To date, the team has produced a dozen of documents. Prevailing in
number are the translations of HOWTO documents:

* Access-HOWTO. A guide to adaptive technologies which can make
  Linux accessible to people with some disability: the blind, the
  partially sighted, deaf and the physically disabled. (28 pages,
  9229 words, 69329 characters)
* Installation-HOWTO. Instructions for the newcomers on how to
  obtain and install Linux software. (19 pages, 8482 words, 61559
  characters)
* Kernel-HOWTO. A detailed manual on configuring, re-compiling
  and upgrading the operating system kernel on Intel-based Linux
  systems. (22 pages, 8555 words, 61669 characters)
* PPP-HOWTO. Instructions on how to connect one's Linux PC to a
  PPP (Point-to-Point Protocol) server, how to use PPP to link two
  LANs together, and how to set up a Linux computer as a PPP server.
  (59 pages, 29832 words, 153133 characters)
* Printing-HOWTO. A collection of information on how to set up
  various printers and fax machines to work with Linux. (20 pages,
  7405 words, 54899 characters)
* Printing-Usage-HOWTO. Instructions on how to use the printer
  spooling system on Linux. (11 pages, 3265 words, 23857 characters)
* TeTeX-HOWTO. A guide to installing, setting up and using the
  most popular distribution of TeX typesetting system on Unix
  workstations. (29 pages, 11374 words, 89032 characters)
* XFree86-HOWTO. Instructions on how to install and configure
  XFree86, a free implementation of X Window System for Intel
  platform. (11 pages, 3619 words, 27246 pages)

Along with these, the Linux INFO-SHEET, a short promotional
document providing basic information on Linux, including a brief
introduction, a list of features, hardware requirements for
running it, and a list of relevant resources, was also translated.

In a hope to reduce some of the ever-recurring questions on local
Linux forums, two lists of frequently asked questions (FAQ) were
also translated:

* Linux FAQ, an edited collection of frequently asked questions
  with answers from the international mailing lists. (47 pages,
  16318 words, 128407 characters)
* UNIX FAQ, a similar document devoted to questions relating to
  Unix systems in general, as Linux is for the most people nowadays
  the first contact with Unix. (70 pages, 24144 words, 174225
  characters)

Our work has so far received very good response from the user
side.

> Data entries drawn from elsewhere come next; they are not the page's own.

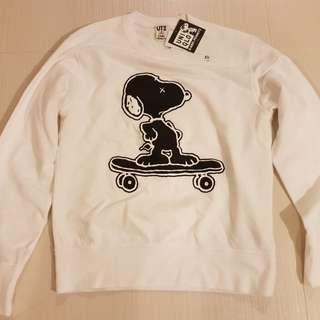 Uniqlo x Kaws Snoopy sweater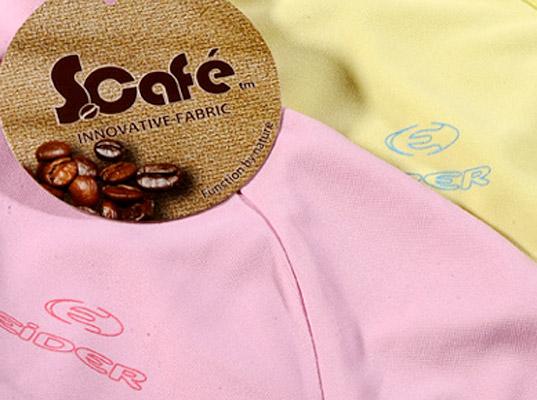 Một sản phẩm thời trang làm bằng vải sợi từ bã cà phê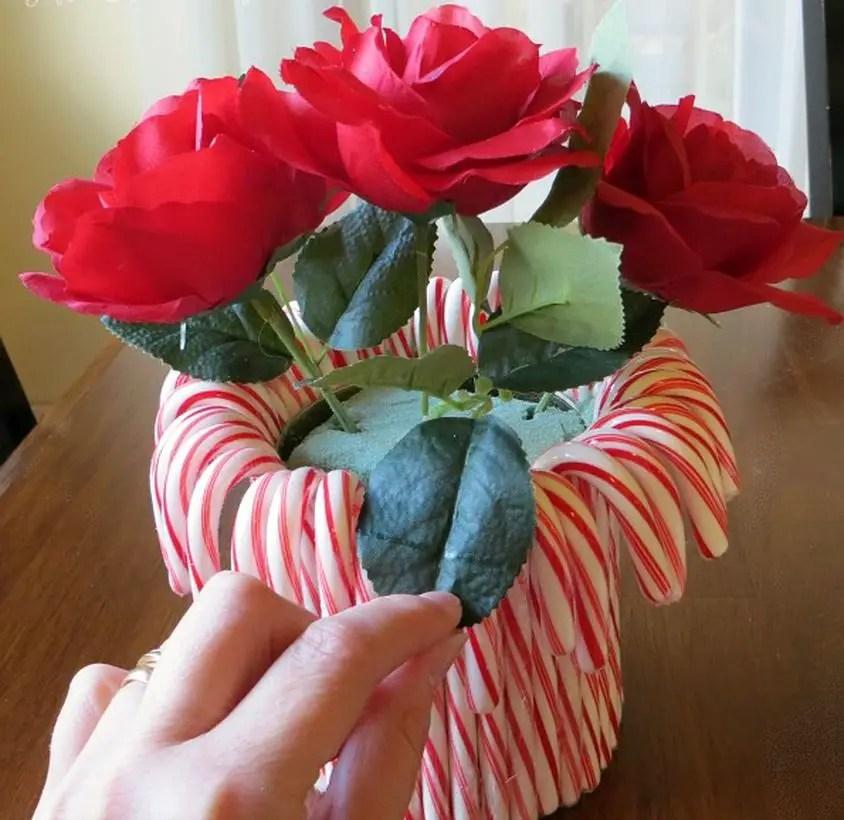 1candy-cane-flower-arrangement94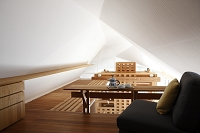 ロフトへの渡り廊下と天井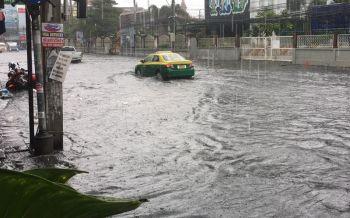 ฝนตกหนัก2ชั่วโมงน้ำท่วมขังเมืองพัทยาจราจรติดเล็กน้อย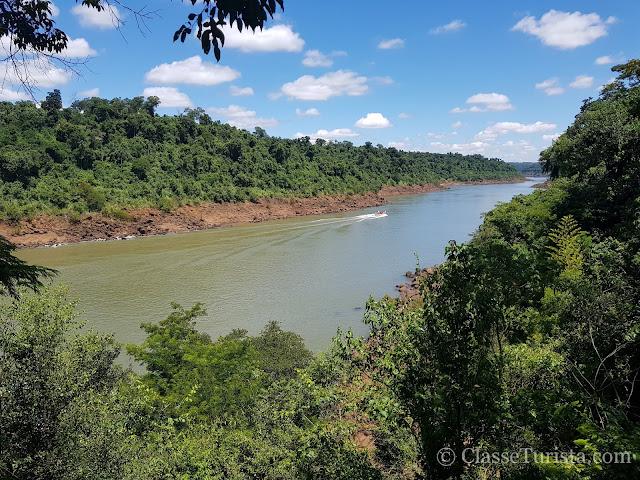 Rio Iguaçu - Fronteira entre o Brasil e Argentina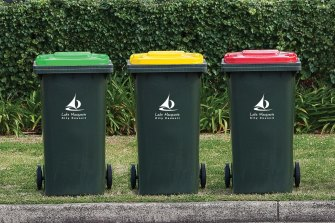 Australia will begin to unify the wide range of wheelie bins collection services after a meeting of environment ministers in April.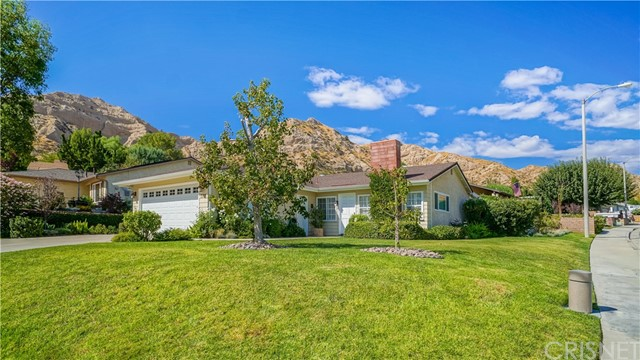 14705 Calla Lily Court, Canyon Country CA 91387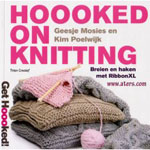 Hooked on Knitting door Geesje Mosies en Kim Poelwijk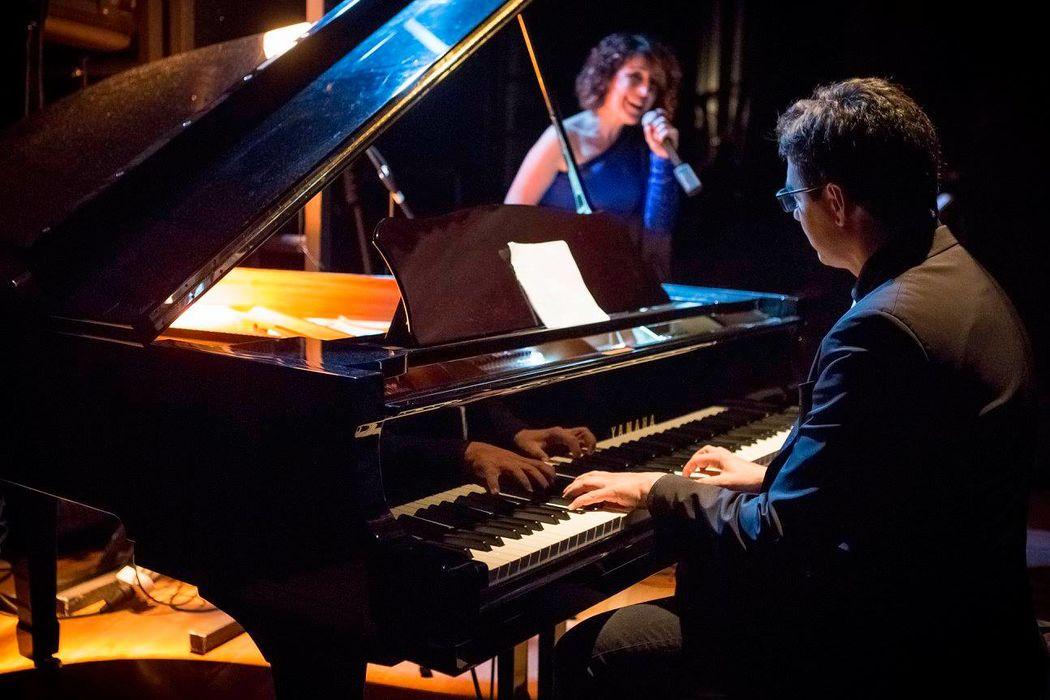 Pianista y cantante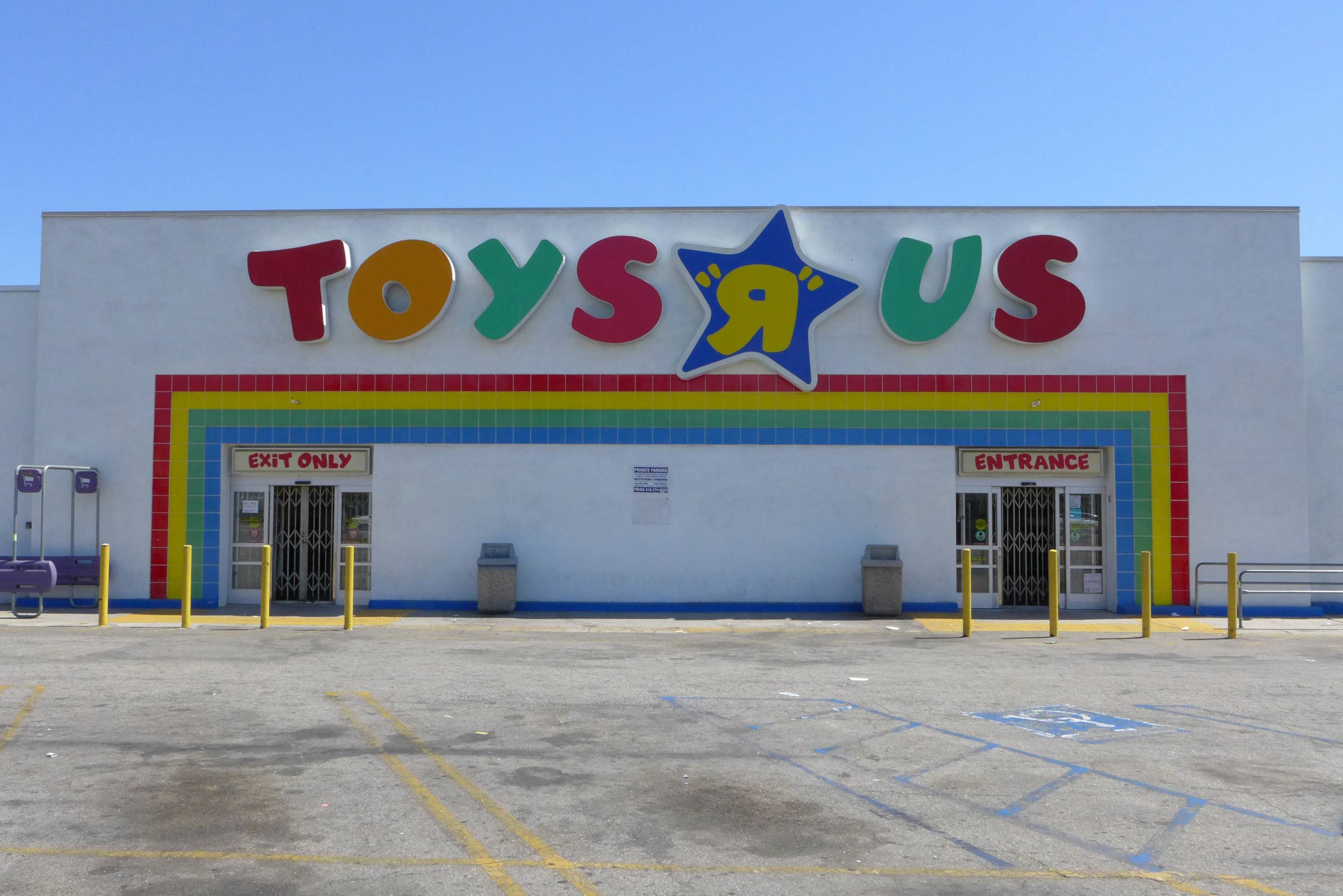 Toys R Us Goes Out Of Business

This is important, as good volunteer work is the best way to
attract new volunteers to join the project.

While the translation is still carried out manually, our
translation team is considering possibilities of employing modern
methods and aids offered by the digital technology.

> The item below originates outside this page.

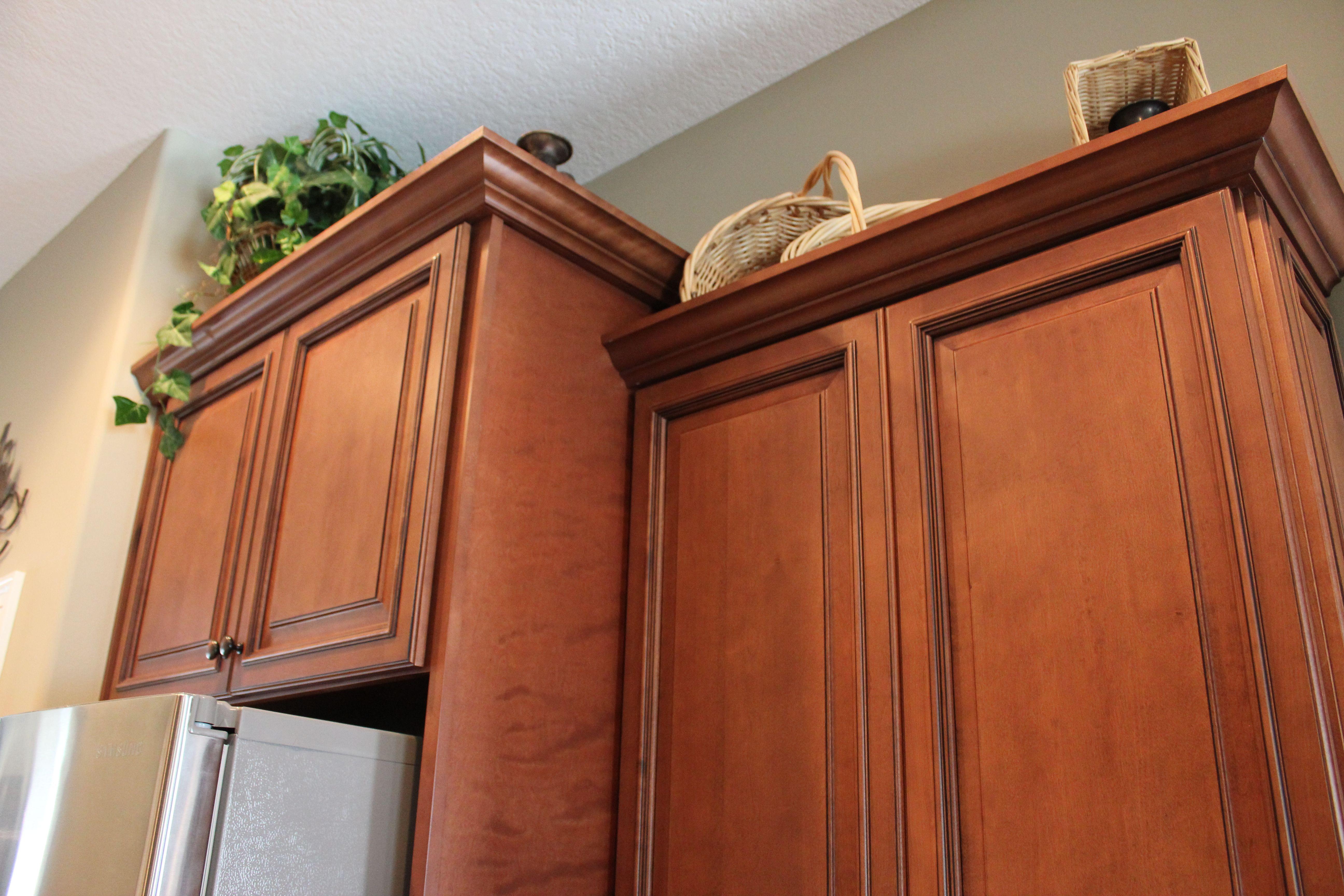 Fabuwood Cabinetry Wellington Door Style Cinnamon Glaze Raised Center Panels Kitc Cabinet Molding Kitchen Cabinet Crown Molding Cabinets With Crown Molding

Towards a Computer-Assisted Translation

The growing collection of translated material presents a wealth of
accumulated knowledge that can be utilized to ease further
translation. What we have in mind is computer-assisted translation
(CAT) using a translation memory system. Translation memory
systems build a knowledge base on a set of translated parallel
units of text, which can be on demand readily available to the
translator. Usefulness of such approach increases as the knowledge
base increases, which also amounts to the fact that only increased
availability of high-power computers and high-volume storage
devices made the method popular during the last decade. Some of
the known commercial tools in the CAT market are the IBM
Translation Manager, EUROLANG Optimizer, TRADOS Fine Translation
Tools, STAR Transit, ATRIL Déja Vu and ZERESTRANS Translation
Memory Technology.

The material accumulated so far in the translation of the LDP is
particularly suited for the method. First, it is technical
writing, with a relatively limited vocabulary and numerous
recurring terms, patterns and syntagms. Second, the text is
already marked-up using SGML tags, which facilitates segmentation
into parallel-running units of texts (usually paragraphs).
Research projects like MULTEXT-East have already dealt with this
topic. Third, English as the starting language in the translation
process simplifies the situation, since one does not have to deal
with numerous word forms due to declinations and conjugations.

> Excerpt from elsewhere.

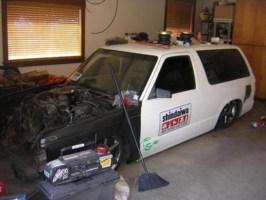 clean n lows 1984 Chevy S-10 Blazer photo thumbnail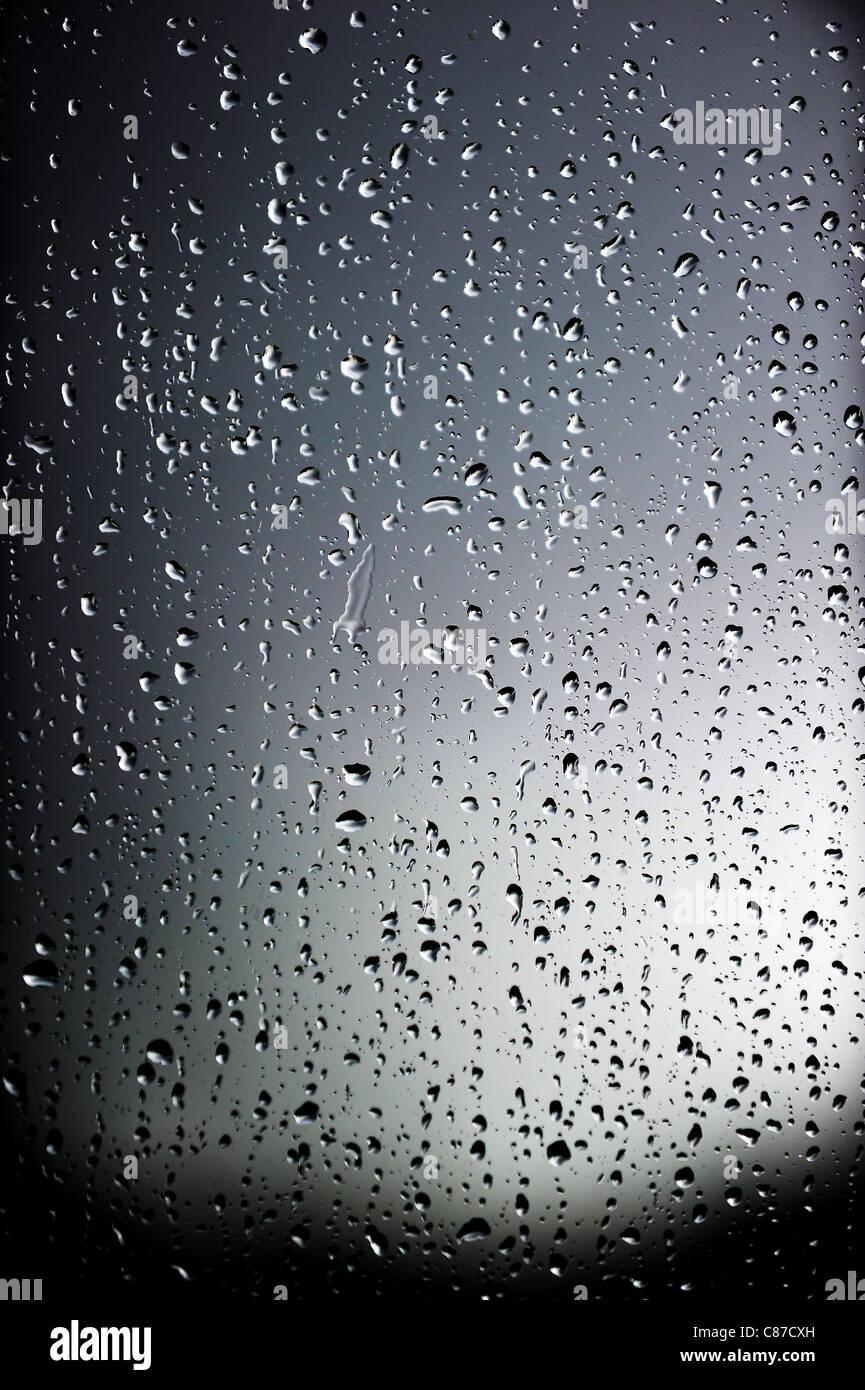 La lluvia en las ventanas de una casa en Bolton, Lancashire, Inglaterra. Fotografía por Paul Heyes Domingo, Imagen De Stock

We therefore consider it feasible to implement in about one year
time a translation memory system operating on the following
principles:

* Automatic segmentation into parallel units of text of the
  source and   target document. The system can be easily extended to
  a more than two-way parallel segmentation, should the need arise.
  For our purposes, including translations into similar languages of
  Slavonic language group would probably be most useful.
  Segmentation might need some manual intervention at the beginning
  despite the mark-up, but should improve with the growing of the
  translation base if statistically weighted matching of the already
  segmented text is employed.
* Full-text indexing of the parallel units of text. After the
  stop-words containing no semantic meaning (i.e. "the", "is",
  "are", "and", "in"...) are subtracted from the text the rest of
  the text is indexed for later faster retrieval.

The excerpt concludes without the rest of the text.